День Литературы, 2010 № 04 (164) | страница 3




Она родилась в деревне в Воронежской области в большой семье. Дядьку с семьёй сослали. Работала в колхозе. Застала оккупацию. Рассказывает: летом все вышли из домов, собрались на окраине села и смотрели, как идут фрицы. Одни стояли. Другие к ним шли. Среди зелёного поля. Пришли, и стали жить в их селе. Однажды немец, шагнув во двор, зачем-то потащил её в сад позади дома. "Снасильничать или как обидеть, кто ж его знает. Я от страха язык проглотила". Их увидела в окно её мать, выскочила и стала криком его стыдить. Он не знал русского, однако под громким градом мгновенно капитулировал и исчез. Перед тем, как оставить село, немцы собрали всех у школы.

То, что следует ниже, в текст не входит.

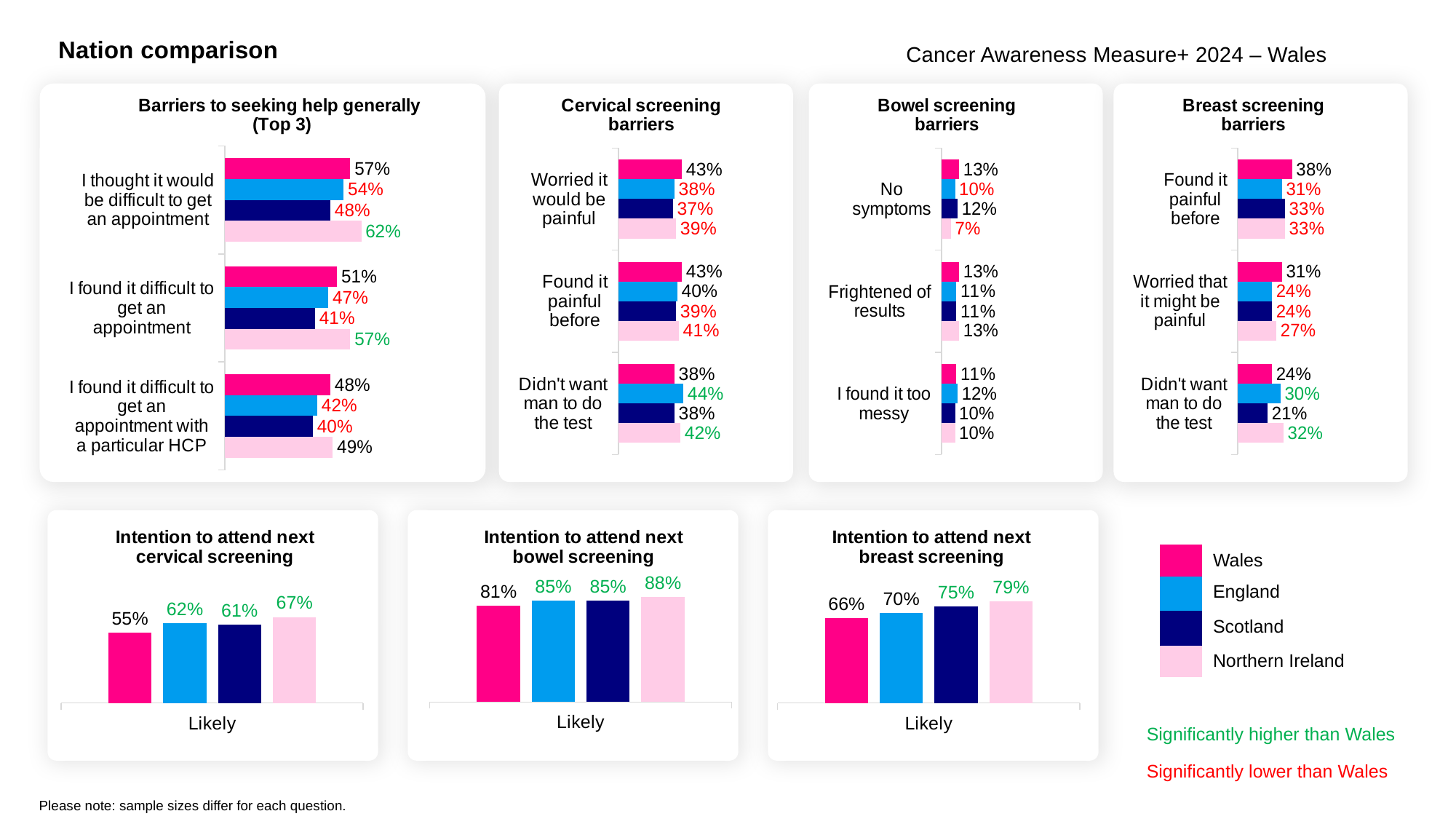
In the 'Breast screening barriers' chart, which nation has the highest value for 'Found it painful before'? Wales In the 'Cervical screening barriers' chart, what is the difference between the Wales value and the Scotland value for 'Worried it would be painful'? 6% How many categories are shown in the 'Barriers to seeking help generally (Top 3)' chart? 3 How many series does the legend list? 4 In the 'Cervical screening barriers' chart, what is the value for England for 'Didn't want man to do the test'? 44% In the 'Intention to attend next breast screening' chart, which is larger: the value for Scotland or the value for England? Scotland In the 'Barriers to seeking help generally (Top 3)' chart, what is the value for Northern Ireland for 'I thought it would be difficult to get an appointment'? 62% What kind of chart is the 'Intention to attend next cervical screening' chart? Bar chart In the 'Intention to attend next cervical screening' chart, which nation has the lowest value? Wales In the 'Intention to attend next bowel screening' chart, what is the difference between the Northern Ireland value and the Wales value? 7% In the 'Bowel screening barriers' chart, what is the value for Northern Ireland for 'No symptoms'? 7% Which colour represents Scotland in the legend? Dark navy blue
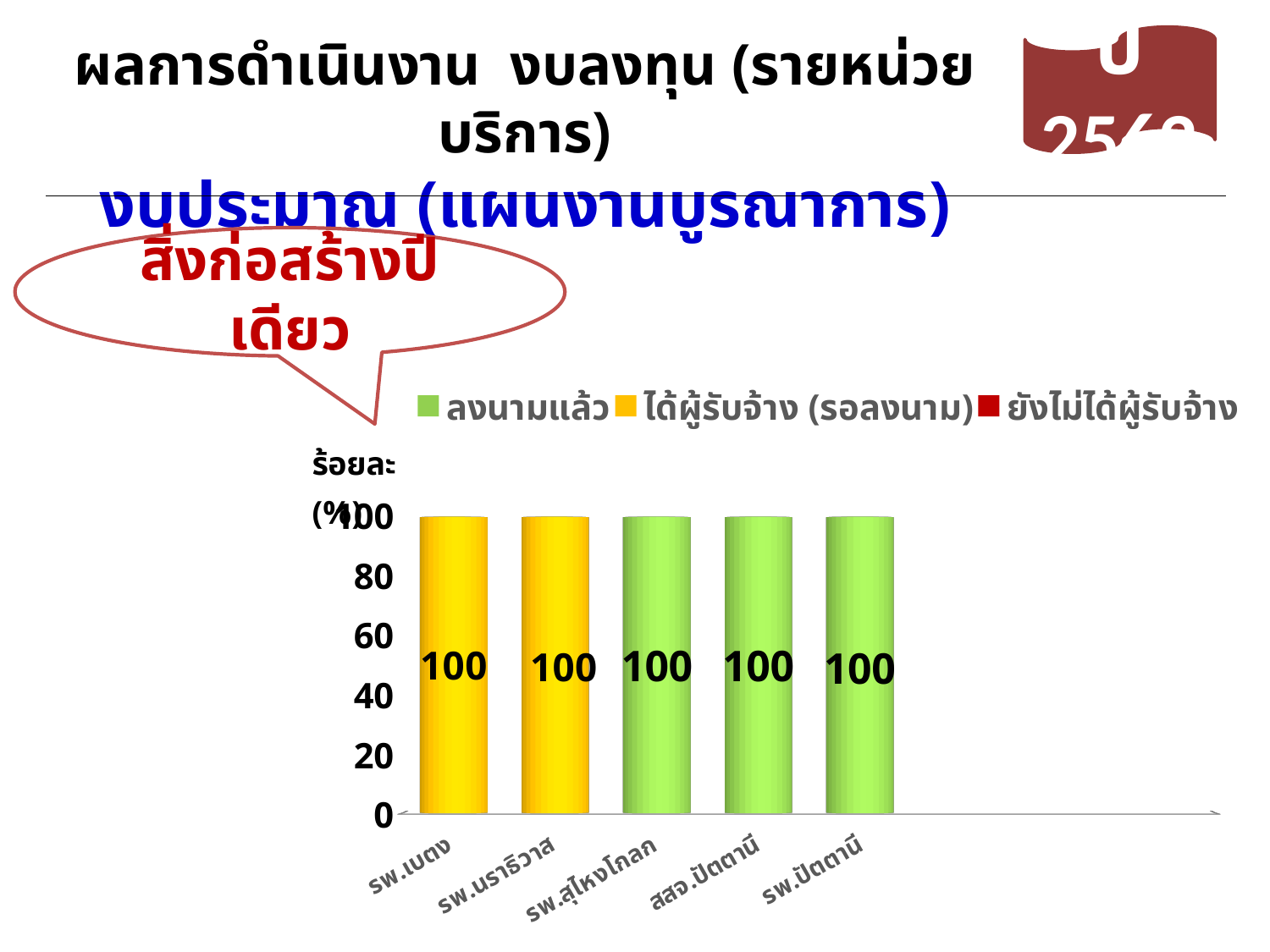
What is the value shown for รพ.สุไหงโกลก? 100 Which legend series is shown in green? ลงนามแล้ว What is the value shown for รพ.นราธิวาส? 100 Which legend series do the yellow bars for รพ.เบตง and รพ.นราธิวาส belong to? ได้ผู้รับจ้าง (รอลงนาม) What is the value shown for รพ.ปัตตานี? 100 What is the value shown for สสจ.ปัตตานี? 100 What is the value shown for รพ.เบตง? 100 Is the value for รพ.ปัตตานี greater or less than 80? greater How many categories are plotted on the x axis of the chart? 5 How many series does the chart legend list? 3 What is the difference between the values for รพ.เบตง and รพ.ปัตตานี? 0 What kind of chart is shown on the slide? bar chart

И бросили. "Может погубить хотели, да не успели", – Настя смеётся махоньким ртом.


Да, я вот сейчас пишу и понимаю яснее: она нарочито говорит блаженно, голосом и языком вплетаясь в простонародную старину. "Пожечь нас, небось, хотели, да огня не сыскалось". Народ стоял, стоял, топтался и мягко гудел под большим небом, а потом влетели свои. Освободители.


Подросшая Настя уехала в Москву. Крестьянка, она работала на стройке. Рыла ямы, клала дороги, таскала тяжести. "Какая я крепкая была, ух! Лось! Мышца была во! И девчонки-бабёнки все мы крепкие были! Все мы были работящие. Жили в общежитии, дружили-не тужили. Весело жилось. Смеялись, песни пели". Она не жалуется на пудовую жизнь. Она рассказывает мечтательно и с некоторым вызовом. Да-да, она хвастается.


Настя мало спит и мало ест. "Бери, что попало, и молоти! Я все ем, раз в день – набила брюхо, и – слава Богу". Какое уж брюхо? – думаю в ответ. Какое брюхо у этого летучего тонкого создания?


Настёна беспокойная, юркая. Нервный тик изредка передёргивает жёлтое лицо, но для меня это задорное подмигивание из дальних времён её молодости – так утреннее солнце прыгает по стёклам высоток. Множество утр из тех лет впитались в неё и стали её органикой.


Она не была замужем. Совершенно очевидно: от этого не страдает.


Она всей душой в монастыре – сначала крестьянском, потом рабочем – где служила верой и правдой, и синим взором, и каменной мышцей. Душа её лёгкая, как птичка. Имя Настя, Настёна, Настенька идёт ей, как маленькой девочке, в которую она снова превратилась на старости лет. На детское имя отзывается без обид. Живо и звучно: "Чевой?"


Я, правда, добавляю: "баба Настя". Летом, когда мой сын на даче, старушка приходит из соседнего дома, и с ним играет. Она помогает с ним, возится, лучшее развлечение для него она – "Настя!", которую он требует бесцеремонно и понукает. "Баба Настя", – поправляю я Ваню, и говорю: "Баба Настя, вы с ним построже!" Она выполняет все его приказы, им умиляясь и восхищаясь. Позволяет кутать себя в одеяла, скрываясь под ними целиком, или бить медвежонком по голове. Ваня щиплет её за щёку, оттягивая кожу. "На горшках!" – кричит он перенятое от неё слово. Она гнётся и без того согбенная, и, оседлав старушку, трехлетний ребёнок скачет, барабаня её кулачками по шее. На лице у Насти, сосредоточенном и покрасневшем, – удовольствие. "Ты маленького не ругай. А то напугаешь! – учит она. – С ними надо-то по любовному!"